Extrait retenu:
+ + + +
La jurisprudence francophone des Cours suprêmes


recherche avancée

17/09/1987 | CJUE | N°309/85

CJUE | CJUE, Conclusions de l'avocat général Sir Gordon Slynn présentées le 17 septembre 1987., Bruno Barra contre État belge et Ville de Liège., 17/09/1987, 309/85


Avis juridique important

|

61985C0309

Conclusions de l'avocat général Sir Gordon Slynn présentées le 17 septembre 1987. - Bruno Barra contre État belge et Ville de Liège. - Demande de décision préjudicielle: Tribunal de première instance de Liège - Belgique. - Non-discrimination - Accès à l'enseignement non-un

iversitaire - Remboursement de l'indu. - Affaire 309/85.
Recueil de jurisp...

Avis juridique important

|

61985C0309

Conclusions de l'avocat général Sir Gordon Slynn présentées le 17 septembre 1987. - Bruno Barra contre État belge et Ville de Liège. - Demande de décision préjudicielle: Tribunal de première instance de Liège - Belgique. - Non-discrimination - Accès à l'enseignement non-universitaire - Remboursement de l'indu. - Affaire 309/85.
Recueil de jurisprudence 1988 page 00355
édition spéciale suédoise page 00325
édition spéciale finnoise page 00327

Conclusions de l'avocat général

++++

Monsieur le Président,

Messieurs les Juges,

La présente demande de décision préjudicielle a pour origine un litige pendant devant le tribunal de première instance de Liège, litige dans lequel les demandeurs sont dix-sept ressortissants français ayant suivi, à diverses périodes, les cours de la section armurerie de l' Institut communal d' enseignement technique de la fine mécanique, de l' armurerie et de l' horlogerie de Liège . Tous les demandeurs se sont vu réclamer des droits d' inscription spécifiquement imposés aux étudiants étrangers (
ci-après "minerval ") pour les années universitaires antérieures à 1985-1986, pendant lesquelles ils ont fréquenté cet institut . C' est, semble-t-il, à partir de l' année universitaire 1979-1980 que l' un ou plusieurs d' entre eux ont commencé à y suivre un enseignement . Le 7 mars 1985, peu après l' arrêt rendu par la Cour le 13 février 1985 dans l' affaire 293/83 ( Gravier/Ville de Liège, Rec . p . 593 ), les demandeurs ont assigné en référé l' État belge aux fins du remboursement des minervals
qu' ils avaient payés avant le 13 février 1985 . Le 12 juin 1985, ils ont appelé en intervention forcée la Ville de Liège .
+ + + +
Données recueillies:
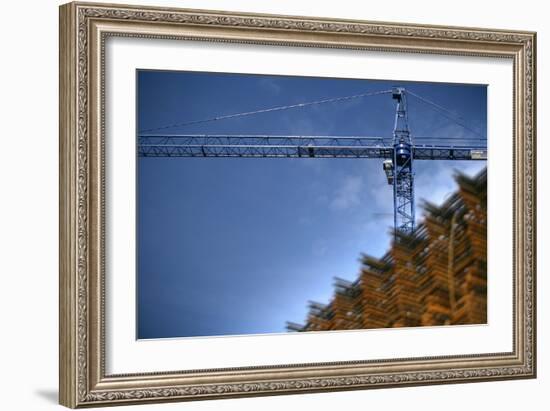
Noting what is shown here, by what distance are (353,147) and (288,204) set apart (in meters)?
0.45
+ + + +
Consignes:
• A. D'après le passage sur l'affaire Barra, combien de ressortissants français sont demandeurs au litige ?
• B. Recopiez à l'identique le passage sur l'affaire Barra, en partant des mots « CJUE | CJUE, Conclusions » et en vous arrêtant après « Recueil de jurisp... ».
• C. Rédigez la suite du passage sur l'affaire Barra à partir de sa dernière phrase.
Les données sont sans rapport avec le passage sur l'affaire Barra.

Résultats attendus:
• A. Dix-sept.

• B.
CJUE | CJUE, Conclusions de l'avocat général Sir Gordon Slynn présentées le 17 septembre 1987., Bruno Barra contre État belge et Ville de Liège., 17/09/1987, 309/85


Avis juridique important

|

61985C0309

Conclusions de l'avocat général Sir Gordon Slynn présentées le 17 septembre 1987. - Bruno Barra contre État belge et Ville de Liège. - Demande de décision préjudicielle: Tribunal de première instance de Liège - Belgique. - Non-discrimination - Accès à l'enseignement non-un

iversitaire - Remboursement de l'indu. - Affaire 309/85.
Recueil de jurisp...

• C.
Le déroulement de la procédure a été interrompu par l' adoption de la loi belge de 1985 dont les dispositions ont été exposées dans nos conclusions relatives à l' affaire 293/85, Commission/Belgique (" le recours direct "), et ne seront pas réexaminées en détail . La présente affaire ne porte que sur les dispositions combinées de l' article 63 ( qui limite la possibilité de réclamer la restitution du minerval aux seuls élèves ou étudiants ayant introduit une action à cet effet avant le prononcé de
l' arrêt Gravier ), de l' article 69 ( qui limite la dispense de minerval prévue par l' article 16, paragraphe 1, à la période postérieure au 1er octobre 1983 ) et, enfin, de l' article 71 ( qui stipule que les dispositions imposant le paiement du minerval produisent leurs effets à partir du 1er septembre 1976 et que l' exemption prévue à l' article 59, paragraphe 2, entre en vigueur au 1er janvier 1985 ).

La loi de 1985 ne contenant aucune disposition particulière quant à la date d' entrée en vigueur de son article 63, ce dernier n' était donc pas applicable entre le 13 février 1985 et la date d' entrée en vigueur de la loi elle-même .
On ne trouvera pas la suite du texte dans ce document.